Le manga Les Gouttes de Dieu (Kami no Shizuku), scénarisé par Tadashi Agi et dessiné par Shū Okimoto, mettant en scène une compétition œnologique, a été publié de 2004 à 2014 au Japon et est devenu un phénomène mondial (Glénat, 2008-2016 en France). Il a contribué à populariser la culture du vin bien au-delà du Japon et a eu un impact direct sur la notoriété de certains crus et domaines viticoles en France.
Le projet de série télévisée « Les Gouttes de Dieu » s’inscrivait dans cette dynamique d’internationalisation et d’adaptation de la pop culture japonaise, avec des enjeux économiques liés à l’acquisition des droits auprès de l’éditeur Kodansha et à la collaboration entre producteurs français, britanniques, américains et japonais. Dans ce contexte, la cour d’appel de Paris, dans une décision du 11 juin 2025 (n° 23/17475) a dû trancher un contentieux portant sur la valorisation des apports initiaux à un projet d’adaptation de cette œuvre de la bande dessinée japonaise.
« Gentleman’s agreement »
En 2016, Mme [J] productrice française, s’associe à la société Ad Line pour initier l’adaptation audiovisuelle du manga. Un « gentleman’s agreement » prévoit qu’en contrepartie de ses apports (initiation du projet, travaux préparatoires, maintien de la relation avec le réalisateur pressenti), elle obtiendrait 3 % des parts de coproduction et un poste de productrice exécutive.
La cour d’appel de Paris a confirmé la qualification contractuelle de ce document, qui, bien que lacunaire sur certains aspects (absence de calendrier, de précisions financières), manifestait un accord de volontés au sens de l’article 1101 du Code civil.
Cependant, la réalisation de ses engagements était implicitement liée à la concrétisation du projet dans sa configuration initiale, c’est-à-dire avec la participation du réalisateur japonais [W] et la position centrale d’Ad Line comme producteur principal.
Or, l’évolution du projet – retrait du réalisateur, arrivée de nouveaux coproducteurs internationaux, marginalisation d’Ad Line – a bouleversé l’équilibre contractuel et rendu impossible l’exécution du « gentleman’s agreement » dans ses termes d’origine.
La chaîne des droits dans l’adaptation d’un manga
Le litige mettait également en lumière la complexité de la chaîne des droits dans l’adaptation d’un manga à succès. Après la signature de l’option avec Kodansha en 2017, le projet a connu plusieurs réorganisations : implication de Dynamic Television, puis de la société française Les Productions Dynamic, qui a fini par acquérir la totalité des droits incorporels sur la série.
La cour, rappelant le principe de l’effet relatif des contrats (article 1199 du Code civil), a considéré que le « gentleman’s agreement » n’était pas opposable aux nouveaux coproducteurs, non signataires et non informés de son existence. Mme [J] ne pouvait donc revendiquer ni parts de coproduction, ni droits financiers ou moraux auprès de ces tiers, malgré son rôle d’initiatrice du projet.

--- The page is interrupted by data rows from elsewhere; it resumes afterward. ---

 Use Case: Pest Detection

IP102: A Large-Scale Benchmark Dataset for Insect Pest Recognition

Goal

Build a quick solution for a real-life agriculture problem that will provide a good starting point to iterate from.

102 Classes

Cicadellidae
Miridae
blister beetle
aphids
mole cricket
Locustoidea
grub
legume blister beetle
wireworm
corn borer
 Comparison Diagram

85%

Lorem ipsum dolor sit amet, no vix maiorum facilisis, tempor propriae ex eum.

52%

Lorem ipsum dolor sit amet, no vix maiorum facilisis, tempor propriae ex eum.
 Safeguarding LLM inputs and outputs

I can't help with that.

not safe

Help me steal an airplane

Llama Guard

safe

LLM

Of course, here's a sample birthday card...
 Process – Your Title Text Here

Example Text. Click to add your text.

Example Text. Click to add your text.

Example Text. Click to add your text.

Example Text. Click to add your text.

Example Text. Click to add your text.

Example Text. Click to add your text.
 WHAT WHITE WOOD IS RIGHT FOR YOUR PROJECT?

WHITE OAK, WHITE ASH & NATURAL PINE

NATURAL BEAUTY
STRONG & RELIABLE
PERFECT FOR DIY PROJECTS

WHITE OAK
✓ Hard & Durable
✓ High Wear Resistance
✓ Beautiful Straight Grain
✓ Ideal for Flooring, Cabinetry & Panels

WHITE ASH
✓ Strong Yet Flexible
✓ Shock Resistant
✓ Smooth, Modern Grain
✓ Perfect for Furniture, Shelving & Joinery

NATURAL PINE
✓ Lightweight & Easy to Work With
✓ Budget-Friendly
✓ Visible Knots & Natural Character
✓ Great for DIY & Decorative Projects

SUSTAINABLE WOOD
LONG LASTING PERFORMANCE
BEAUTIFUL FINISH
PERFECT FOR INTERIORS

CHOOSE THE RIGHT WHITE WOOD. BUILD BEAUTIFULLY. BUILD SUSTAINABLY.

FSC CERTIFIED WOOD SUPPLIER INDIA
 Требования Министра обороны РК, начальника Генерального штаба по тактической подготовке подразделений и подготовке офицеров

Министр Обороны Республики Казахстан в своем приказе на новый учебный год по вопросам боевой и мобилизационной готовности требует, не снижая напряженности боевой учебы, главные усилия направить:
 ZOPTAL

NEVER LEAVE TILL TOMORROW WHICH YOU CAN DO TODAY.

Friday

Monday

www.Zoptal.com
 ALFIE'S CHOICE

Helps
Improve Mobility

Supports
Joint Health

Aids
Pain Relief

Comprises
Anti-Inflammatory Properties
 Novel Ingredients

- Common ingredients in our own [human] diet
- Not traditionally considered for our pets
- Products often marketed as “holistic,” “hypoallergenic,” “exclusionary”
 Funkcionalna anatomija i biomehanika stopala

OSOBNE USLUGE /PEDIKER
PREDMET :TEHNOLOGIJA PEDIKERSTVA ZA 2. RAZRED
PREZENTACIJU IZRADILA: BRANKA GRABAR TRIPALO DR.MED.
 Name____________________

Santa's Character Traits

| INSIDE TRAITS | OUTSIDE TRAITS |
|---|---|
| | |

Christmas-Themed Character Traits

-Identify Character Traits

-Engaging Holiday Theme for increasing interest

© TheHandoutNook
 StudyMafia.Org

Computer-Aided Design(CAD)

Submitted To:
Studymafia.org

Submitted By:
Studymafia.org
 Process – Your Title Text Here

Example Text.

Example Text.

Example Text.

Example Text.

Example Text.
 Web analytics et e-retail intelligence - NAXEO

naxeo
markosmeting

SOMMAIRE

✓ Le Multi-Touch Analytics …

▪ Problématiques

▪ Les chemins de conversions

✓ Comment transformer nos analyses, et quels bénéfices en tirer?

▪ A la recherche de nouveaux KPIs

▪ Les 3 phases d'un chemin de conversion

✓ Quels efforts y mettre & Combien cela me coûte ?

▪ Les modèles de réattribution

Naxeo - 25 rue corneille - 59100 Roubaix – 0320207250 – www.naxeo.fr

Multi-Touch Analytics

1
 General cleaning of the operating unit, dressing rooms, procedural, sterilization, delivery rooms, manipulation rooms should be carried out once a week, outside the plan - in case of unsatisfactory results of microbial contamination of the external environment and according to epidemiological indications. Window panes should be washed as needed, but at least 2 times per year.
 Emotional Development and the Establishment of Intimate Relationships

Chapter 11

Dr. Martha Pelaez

La valorisation de l’apport d’idée et protection des adaptations
Mme [J] sollicitait, outre une part des recettes, la mention de son nom au générique (« Adaptation : sur une idée de [J] »), invoquant son rôle d’initiatrice et d’adaptatrice du manga. A cet égard, la cour a rappelé que les idées étaient de libre parcours et ne bénéficiaient d’aucune protection spécifique en droit d’auteur, seule la mise en forme étant protégeable.
En l’absence de clause contractuelle explicite, la demande d’une mention au générique était donc rejetée, la compensation financière (3 % des recettes nettes perçues par Ad Line) étant jugée suffisante pour reconnaître la contribution initiale de Mme [J].
Ce point est particulièrement important dans le contexte de l’adaptation d’un manga, où la frontière entre l’idée d’adaptation, le travail créatif d’écriture et la production exécutive est souvent floue. Le cas d’espèce rappelle la nécessité, dans les projets d’adaptation de licences majeures issues de la pop culture, de formaliser précisément les contributions de chacun et d’anticiper les évolutions de la chaîne des droits.
Ainsi, l’arrêt de la Cour d’appel de Paris du 11 juin 2025 illustre les défis juridiques propres à l’adaptation audiovisuelle d’un manga à succès : articulation entre la valorisation des apports initiaux, la protection des idées, la gestion contractuelle de la chaîne des droits et la prise en compte des évolutions inévitables des projets internationaux. Il rappelle la nécessité, pour les professionnels de l’édition et de l’audiovisuel, de sécuriser en amont les obligations et les droits de chacun dans le cadre de contrats complets et non de simples accords de principe.